◆ **提示抜粋**
....................

太子堂のある愛知県足助町(あすけちょう)の飯盛山には山頂に磐座があり、その磐座の一つの岩の上に、足助八幡宮の奥宮が祀られています。これらはすべて今回辿っているレイライン上に位置しています。飯盛山の北側の麓には東西に足助川が流れていますが、その右岸(北岸)には足助川に沿って、中馬街道(ちゅうまかいどう)が通っています。中馬街道は塩の道の一つで三河湾で製造された塩を現在の豊田市を経由して、長野県飯田市に運ぶ街道でした。そんな中馬街道に沿って、中馬街道一栄えた足助宿が発展しました。今回はその中馬街道の目抜き通りの街角に祀られている神社と地蔵堂を紹介します。

愛知県豊田市足助町 飯盛山(磐座/足助八幡宮奥宮)/お天王はん/本町地蔵堂
足助町 飯盛山(磐座/足助八幡宮奥宮)/お天王はん/本町地蔵堂
足助町 お天王はん/本町地蔵堂

●飯盛山

●飯盛山 磐座

愛車を駐めた足助八幡宮の東に位置する豊田市足助支所の駐車場に戻り、国道420号線から東に向かい、飯盛山の北側の麓から足助川にかかった橋に向かって左折して足助川に向かい、足助川を綿って中馬街道の四つ辻に出た。
その四つ辻から東方向の中馬街道を見たのが以下の写真。

愛知県豊田市足助町 足助宿 中馬街道

1階が商店、2階が防火壁の白壁に包まれた建物が目に付く。

....................

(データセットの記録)

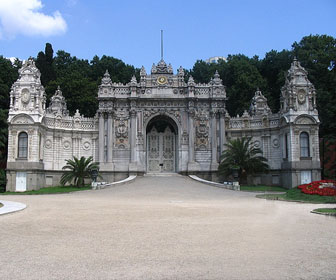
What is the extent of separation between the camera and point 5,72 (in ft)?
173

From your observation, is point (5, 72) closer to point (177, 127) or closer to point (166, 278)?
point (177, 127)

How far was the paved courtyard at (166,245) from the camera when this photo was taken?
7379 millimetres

....................

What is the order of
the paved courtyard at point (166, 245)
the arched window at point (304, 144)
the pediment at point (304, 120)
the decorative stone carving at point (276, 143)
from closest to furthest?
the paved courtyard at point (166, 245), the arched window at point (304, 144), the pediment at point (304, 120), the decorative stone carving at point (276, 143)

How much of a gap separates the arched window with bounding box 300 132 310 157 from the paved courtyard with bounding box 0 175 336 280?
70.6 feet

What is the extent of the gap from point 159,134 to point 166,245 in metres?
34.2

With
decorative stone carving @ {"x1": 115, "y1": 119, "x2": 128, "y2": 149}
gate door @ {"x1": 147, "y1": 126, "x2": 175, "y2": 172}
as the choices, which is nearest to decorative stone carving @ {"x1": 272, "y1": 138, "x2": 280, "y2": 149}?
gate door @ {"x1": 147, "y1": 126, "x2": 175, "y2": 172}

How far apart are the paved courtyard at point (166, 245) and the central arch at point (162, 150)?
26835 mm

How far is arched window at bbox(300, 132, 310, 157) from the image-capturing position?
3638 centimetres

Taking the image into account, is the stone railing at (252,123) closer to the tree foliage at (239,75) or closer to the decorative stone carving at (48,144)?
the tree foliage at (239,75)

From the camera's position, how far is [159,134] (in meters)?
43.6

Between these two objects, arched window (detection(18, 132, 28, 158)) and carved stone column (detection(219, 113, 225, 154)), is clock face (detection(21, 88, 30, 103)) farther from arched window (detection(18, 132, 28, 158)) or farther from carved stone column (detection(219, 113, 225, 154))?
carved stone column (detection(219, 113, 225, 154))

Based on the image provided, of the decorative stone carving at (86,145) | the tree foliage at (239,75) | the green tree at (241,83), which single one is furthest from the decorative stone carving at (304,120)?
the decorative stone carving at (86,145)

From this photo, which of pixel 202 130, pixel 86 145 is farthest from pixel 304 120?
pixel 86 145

....................

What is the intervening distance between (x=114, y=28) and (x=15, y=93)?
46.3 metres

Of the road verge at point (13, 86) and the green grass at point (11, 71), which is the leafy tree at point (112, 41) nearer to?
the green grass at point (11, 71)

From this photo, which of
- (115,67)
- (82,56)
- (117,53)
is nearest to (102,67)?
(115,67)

....................

◆ **演習課題**
A. 足助町の中馬街道に関する抜粋を、全文そのまま書き出してください。
B. 記録のうち、「What is the extent of separation」を含む行から始めて「7379 millimetres」を含む行で止め、その両端を含む範囲の行だけをそのまま出力してください。

◆ **解答は以下**
A.
太子堂のある愛知県足助町(あすけちょう)の飯盛山には山頂に磐座があり、その磐座の一つの岩の上に、足助八幡宮の奥宮が祀られています。これらはすべて今回辿っているレイライン上に位置しています。飯盛山の北側の麓には東西に足助川が流れていますが、その右岸(北岸)には足助川に沿って、中馬街道(ちゅうまかいどう)が通っています。中馬街道は塩の道の一つで三河湾で製造された塩を現在の豊田市を経由して、長野県飯田市に運ぶ街道でした。そんな中馬街道に沿って、中馬街道一栄えた足助宿が発展しました。今回はその中馬街道の目抜き通りの街角に祀られている神社と地蔵堂を紹介します。

愛知県豊田市足助町 飯盛山(磐座/足助八幡宮奥宮)/お天王はん/本町地蔵堂
足助町 飯盛山(磐座/足助八幡宮奥宮)/お天王はん/本町地蔵堂
足助町 お天王はん/本町地蔵堂

●飯盛山

●飯盛山 磐座

愛車を駐めた足助八幡宮の東に位置する豊田市足助支所の駐車場に戻り、国道420号線から東に向かい、飯盛山の北側の麓から足助川にかかった橋に向かって左折して足助川に向かい、足助川を綿って中馬街道の四つ辻に出た。
その四つ辻から東方向の中馬街道を見たのが以下の写真。

愛知県豊田市足助町 足助宿 中馬街道

1階が商店、2階が防火壁の白壁に包まれた建物が目に付く。

B.
What is the extent of separation between the camera and point 5,72 (in ft)?
173

From your observation, is point (5, 72) closer to point (177, 127) or closer to point (166, 278)?
point (177, 127)

How far was the paved courtyard at (166,245) from the camera when this photo was taken?
7379 millimetres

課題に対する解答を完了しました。